Just because you chose not to take certain steps does not mean you put the animal down. Allow the cat/dog/elephant to tell you if and when she needs help leaving this world. Put aside your own feelings and sit very quietly with your friend, talk to her as though she was a person and ask her help. Ask what she wants and needs (unfortunately they may not be the same thing). Allow her to guide you. Know the difference between discomfort and true lasting pain. And allow your nephew to be a part of this. Do not exclude him because you want to save him the "hurt." You will prevent him from giving and receiving true love, the love an animal gives us unconditionally.

Have no regrets about Cricket. We all question ourselves but act with true love for the critter entrusted to your care and not to make things easier for yourself. I promise you, it would have been a lot easier for me to have done what the specialists wanted with Kitty but it would not have been an act of love. Luckily, I have a set of vets that understand the value of life as well as quality of life (I wish a lot of physicians understood this) and we talked about what each of us would want in the situation. Perhaps that is what you need to do, ask Stretch to help you understand what you would truly want. Maybe that is her special job on earth.

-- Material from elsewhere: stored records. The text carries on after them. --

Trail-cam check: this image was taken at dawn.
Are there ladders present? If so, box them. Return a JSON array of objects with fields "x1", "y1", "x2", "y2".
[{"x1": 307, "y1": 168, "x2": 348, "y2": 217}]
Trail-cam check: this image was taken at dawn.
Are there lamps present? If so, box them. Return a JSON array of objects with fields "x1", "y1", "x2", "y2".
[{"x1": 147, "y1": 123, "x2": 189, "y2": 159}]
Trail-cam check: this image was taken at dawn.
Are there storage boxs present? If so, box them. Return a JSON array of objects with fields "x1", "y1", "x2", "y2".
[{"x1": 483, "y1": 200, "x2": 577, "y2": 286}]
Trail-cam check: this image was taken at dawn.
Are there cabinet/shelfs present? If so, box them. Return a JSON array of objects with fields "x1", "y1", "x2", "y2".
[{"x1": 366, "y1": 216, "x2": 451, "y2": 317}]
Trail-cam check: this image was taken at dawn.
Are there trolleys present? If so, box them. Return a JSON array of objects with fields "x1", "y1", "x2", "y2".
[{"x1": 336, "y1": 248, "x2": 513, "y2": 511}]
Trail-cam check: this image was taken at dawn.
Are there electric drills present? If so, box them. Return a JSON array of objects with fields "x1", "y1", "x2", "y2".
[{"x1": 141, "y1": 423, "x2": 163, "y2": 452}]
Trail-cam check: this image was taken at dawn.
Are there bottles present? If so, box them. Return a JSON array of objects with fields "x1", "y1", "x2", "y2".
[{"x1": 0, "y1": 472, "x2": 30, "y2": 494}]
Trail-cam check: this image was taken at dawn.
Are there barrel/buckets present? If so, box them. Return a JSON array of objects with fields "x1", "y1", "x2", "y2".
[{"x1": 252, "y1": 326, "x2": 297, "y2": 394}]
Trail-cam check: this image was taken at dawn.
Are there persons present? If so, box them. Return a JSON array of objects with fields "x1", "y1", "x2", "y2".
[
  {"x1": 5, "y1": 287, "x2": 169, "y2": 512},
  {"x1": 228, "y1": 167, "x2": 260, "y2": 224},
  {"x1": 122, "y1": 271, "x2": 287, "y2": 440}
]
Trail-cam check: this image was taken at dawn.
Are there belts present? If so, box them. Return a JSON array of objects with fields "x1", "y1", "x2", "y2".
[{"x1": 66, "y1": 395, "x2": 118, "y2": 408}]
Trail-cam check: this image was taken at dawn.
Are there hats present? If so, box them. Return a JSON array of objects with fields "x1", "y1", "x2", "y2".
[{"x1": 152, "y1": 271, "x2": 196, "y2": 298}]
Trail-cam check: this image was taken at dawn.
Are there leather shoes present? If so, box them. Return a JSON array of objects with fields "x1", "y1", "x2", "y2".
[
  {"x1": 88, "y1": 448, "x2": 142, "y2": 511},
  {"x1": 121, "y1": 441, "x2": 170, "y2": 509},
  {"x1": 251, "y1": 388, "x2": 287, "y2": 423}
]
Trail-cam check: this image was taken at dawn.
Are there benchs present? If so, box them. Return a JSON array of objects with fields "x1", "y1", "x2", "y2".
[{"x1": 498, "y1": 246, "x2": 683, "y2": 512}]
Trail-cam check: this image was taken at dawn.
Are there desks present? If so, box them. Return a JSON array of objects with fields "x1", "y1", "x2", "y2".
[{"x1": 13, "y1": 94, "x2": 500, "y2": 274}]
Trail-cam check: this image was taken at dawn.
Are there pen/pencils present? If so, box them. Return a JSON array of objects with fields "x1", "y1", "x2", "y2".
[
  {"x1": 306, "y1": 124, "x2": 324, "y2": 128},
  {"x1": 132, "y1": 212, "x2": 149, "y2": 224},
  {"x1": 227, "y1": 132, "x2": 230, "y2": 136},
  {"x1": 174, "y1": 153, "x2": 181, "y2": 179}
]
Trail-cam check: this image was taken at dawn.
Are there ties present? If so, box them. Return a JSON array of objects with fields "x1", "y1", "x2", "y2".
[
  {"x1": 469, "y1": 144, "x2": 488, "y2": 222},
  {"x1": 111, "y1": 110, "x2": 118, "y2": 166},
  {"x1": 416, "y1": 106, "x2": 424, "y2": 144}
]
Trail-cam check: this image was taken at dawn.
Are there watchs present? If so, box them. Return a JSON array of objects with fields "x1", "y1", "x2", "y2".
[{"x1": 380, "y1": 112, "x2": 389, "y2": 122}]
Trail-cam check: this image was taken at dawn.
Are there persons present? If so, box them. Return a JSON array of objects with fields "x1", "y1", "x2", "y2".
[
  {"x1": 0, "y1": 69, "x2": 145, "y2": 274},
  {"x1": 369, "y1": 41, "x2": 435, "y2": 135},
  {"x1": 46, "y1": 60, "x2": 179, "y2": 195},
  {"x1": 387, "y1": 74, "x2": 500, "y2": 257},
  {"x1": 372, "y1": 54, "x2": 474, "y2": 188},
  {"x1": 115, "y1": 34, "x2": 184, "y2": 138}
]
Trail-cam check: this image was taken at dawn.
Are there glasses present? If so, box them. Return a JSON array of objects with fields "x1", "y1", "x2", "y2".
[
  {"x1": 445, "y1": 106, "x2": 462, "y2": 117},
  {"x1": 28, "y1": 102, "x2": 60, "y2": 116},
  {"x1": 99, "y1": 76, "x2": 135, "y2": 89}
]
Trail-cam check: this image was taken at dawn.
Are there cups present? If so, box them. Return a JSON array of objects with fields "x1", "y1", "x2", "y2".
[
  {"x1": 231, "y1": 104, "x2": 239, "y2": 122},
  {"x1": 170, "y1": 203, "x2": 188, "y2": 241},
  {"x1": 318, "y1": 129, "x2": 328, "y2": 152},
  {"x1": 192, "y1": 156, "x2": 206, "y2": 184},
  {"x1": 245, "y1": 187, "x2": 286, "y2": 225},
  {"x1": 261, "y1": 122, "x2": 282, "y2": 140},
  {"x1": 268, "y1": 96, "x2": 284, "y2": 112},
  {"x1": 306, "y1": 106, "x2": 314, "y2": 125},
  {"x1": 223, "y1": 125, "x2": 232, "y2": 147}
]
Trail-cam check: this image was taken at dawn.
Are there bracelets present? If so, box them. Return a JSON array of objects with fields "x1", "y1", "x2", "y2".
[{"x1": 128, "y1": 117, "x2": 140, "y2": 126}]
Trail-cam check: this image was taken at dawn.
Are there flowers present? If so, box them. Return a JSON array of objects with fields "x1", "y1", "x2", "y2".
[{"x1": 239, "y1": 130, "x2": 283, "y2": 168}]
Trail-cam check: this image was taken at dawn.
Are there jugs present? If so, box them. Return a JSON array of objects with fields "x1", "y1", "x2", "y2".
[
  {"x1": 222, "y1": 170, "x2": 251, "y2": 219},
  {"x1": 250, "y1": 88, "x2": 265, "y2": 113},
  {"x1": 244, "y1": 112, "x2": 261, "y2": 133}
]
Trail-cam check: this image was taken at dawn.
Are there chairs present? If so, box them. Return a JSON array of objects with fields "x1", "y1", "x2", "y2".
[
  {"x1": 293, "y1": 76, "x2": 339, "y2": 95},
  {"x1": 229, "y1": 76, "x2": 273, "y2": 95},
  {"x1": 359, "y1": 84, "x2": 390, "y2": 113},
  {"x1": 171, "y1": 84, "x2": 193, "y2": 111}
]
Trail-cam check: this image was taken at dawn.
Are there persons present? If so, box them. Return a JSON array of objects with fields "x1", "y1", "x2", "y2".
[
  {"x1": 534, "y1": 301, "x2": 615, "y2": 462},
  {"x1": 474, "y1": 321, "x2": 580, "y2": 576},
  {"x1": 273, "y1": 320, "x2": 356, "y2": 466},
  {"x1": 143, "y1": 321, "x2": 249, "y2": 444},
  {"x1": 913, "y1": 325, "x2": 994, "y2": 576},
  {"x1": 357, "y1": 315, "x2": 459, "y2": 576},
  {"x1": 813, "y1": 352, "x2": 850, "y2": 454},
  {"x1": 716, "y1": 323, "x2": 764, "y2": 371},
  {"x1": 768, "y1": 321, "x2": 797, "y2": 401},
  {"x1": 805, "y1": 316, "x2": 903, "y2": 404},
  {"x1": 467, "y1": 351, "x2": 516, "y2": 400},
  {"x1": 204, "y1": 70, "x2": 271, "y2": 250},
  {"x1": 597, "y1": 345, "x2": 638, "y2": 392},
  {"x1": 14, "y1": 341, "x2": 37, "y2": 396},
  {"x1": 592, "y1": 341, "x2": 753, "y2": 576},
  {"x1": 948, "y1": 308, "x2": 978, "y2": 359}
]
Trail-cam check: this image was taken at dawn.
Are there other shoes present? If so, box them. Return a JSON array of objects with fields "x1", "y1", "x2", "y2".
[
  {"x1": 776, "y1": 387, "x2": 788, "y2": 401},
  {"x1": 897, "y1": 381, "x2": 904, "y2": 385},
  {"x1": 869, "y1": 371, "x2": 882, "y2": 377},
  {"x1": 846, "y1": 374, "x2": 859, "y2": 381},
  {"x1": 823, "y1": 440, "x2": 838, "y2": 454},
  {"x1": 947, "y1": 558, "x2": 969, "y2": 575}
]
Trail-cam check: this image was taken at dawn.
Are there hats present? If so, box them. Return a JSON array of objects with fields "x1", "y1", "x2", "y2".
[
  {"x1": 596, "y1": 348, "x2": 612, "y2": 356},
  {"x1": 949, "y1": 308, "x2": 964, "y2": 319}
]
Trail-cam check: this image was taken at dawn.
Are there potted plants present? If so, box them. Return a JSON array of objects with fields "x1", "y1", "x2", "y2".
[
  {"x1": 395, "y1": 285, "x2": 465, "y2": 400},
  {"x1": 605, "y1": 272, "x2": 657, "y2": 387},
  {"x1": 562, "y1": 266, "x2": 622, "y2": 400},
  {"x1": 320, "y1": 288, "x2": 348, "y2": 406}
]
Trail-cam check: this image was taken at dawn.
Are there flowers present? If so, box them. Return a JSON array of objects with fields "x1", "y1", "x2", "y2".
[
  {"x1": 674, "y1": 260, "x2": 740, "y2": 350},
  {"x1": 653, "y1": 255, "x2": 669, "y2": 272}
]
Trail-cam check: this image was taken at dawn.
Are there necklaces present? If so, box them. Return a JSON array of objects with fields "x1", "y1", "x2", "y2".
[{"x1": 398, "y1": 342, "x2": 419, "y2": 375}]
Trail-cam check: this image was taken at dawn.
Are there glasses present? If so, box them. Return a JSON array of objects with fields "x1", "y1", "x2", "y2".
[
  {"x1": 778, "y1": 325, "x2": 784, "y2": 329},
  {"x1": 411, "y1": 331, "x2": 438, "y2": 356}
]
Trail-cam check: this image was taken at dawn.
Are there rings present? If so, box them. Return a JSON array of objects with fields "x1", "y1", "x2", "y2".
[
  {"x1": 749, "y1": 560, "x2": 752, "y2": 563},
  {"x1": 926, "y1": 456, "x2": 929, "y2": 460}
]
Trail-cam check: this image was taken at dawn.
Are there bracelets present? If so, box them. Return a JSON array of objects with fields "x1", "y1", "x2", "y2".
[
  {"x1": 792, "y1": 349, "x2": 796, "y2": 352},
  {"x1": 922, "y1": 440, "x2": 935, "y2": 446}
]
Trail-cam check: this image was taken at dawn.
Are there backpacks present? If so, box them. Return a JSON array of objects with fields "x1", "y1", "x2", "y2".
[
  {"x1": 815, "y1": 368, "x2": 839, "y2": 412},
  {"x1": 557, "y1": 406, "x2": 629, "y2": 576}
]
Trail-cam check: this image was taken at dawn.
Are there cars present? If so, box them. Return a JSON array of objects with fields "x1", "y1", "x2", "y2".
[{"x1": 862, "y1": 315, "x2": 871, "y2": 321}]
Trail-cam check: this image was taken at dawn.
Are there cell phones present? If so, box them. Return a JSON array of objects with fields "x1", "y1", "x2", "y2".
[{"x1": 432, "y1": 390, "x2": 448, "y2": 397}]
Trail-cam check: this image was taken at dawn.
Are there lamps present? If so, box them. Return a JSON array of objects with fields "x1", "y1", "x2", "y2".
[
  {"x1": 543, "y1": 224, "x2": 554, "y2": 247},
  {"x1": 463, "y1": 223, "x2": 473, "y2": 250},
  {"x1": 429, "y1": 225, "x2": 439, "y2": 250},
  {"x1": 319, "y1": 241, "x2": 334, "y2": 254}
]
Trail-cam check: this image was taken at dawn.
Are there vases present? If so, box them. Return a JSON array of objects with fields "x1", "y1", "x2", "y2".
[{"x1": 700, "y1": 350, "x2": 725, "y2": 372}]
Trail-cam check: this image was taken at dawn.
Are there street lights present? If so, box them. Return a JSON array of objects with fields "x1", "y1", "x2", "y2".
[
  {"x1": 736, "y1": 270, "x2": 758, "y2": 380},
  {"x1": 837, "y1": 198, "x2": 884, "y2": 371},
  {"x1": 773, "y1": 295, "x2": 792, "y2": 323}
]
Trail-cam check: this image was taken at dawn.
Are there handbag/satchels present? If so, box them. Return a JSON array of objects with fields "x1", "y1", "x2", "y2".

My prayers are with you and I am asking my angels to help you, your nephew and your four legged friends who have been, are, and will be.

----- Original Message ----- From: "wendy" <[EMAIL PROTECTED]>
To: <felvtalk@felineleukemia.org>
Sent: Wednesday, January 04, 2006 9:52 AM
Subject: Marylyn


Marylyn,

Thank you for the advice.  I hadn't thought to ask
Stretch what she wants, and will do that tonight.  I
don't know how much I will understand from her (or her
me) without using a communicator, but maybe I will get
lucky.  She has been really good about taking the food
I have fed her twice now, although this morning she
wasn't as happy about it.  Maybe that is a good sign
though; maybe the food is making her feel better.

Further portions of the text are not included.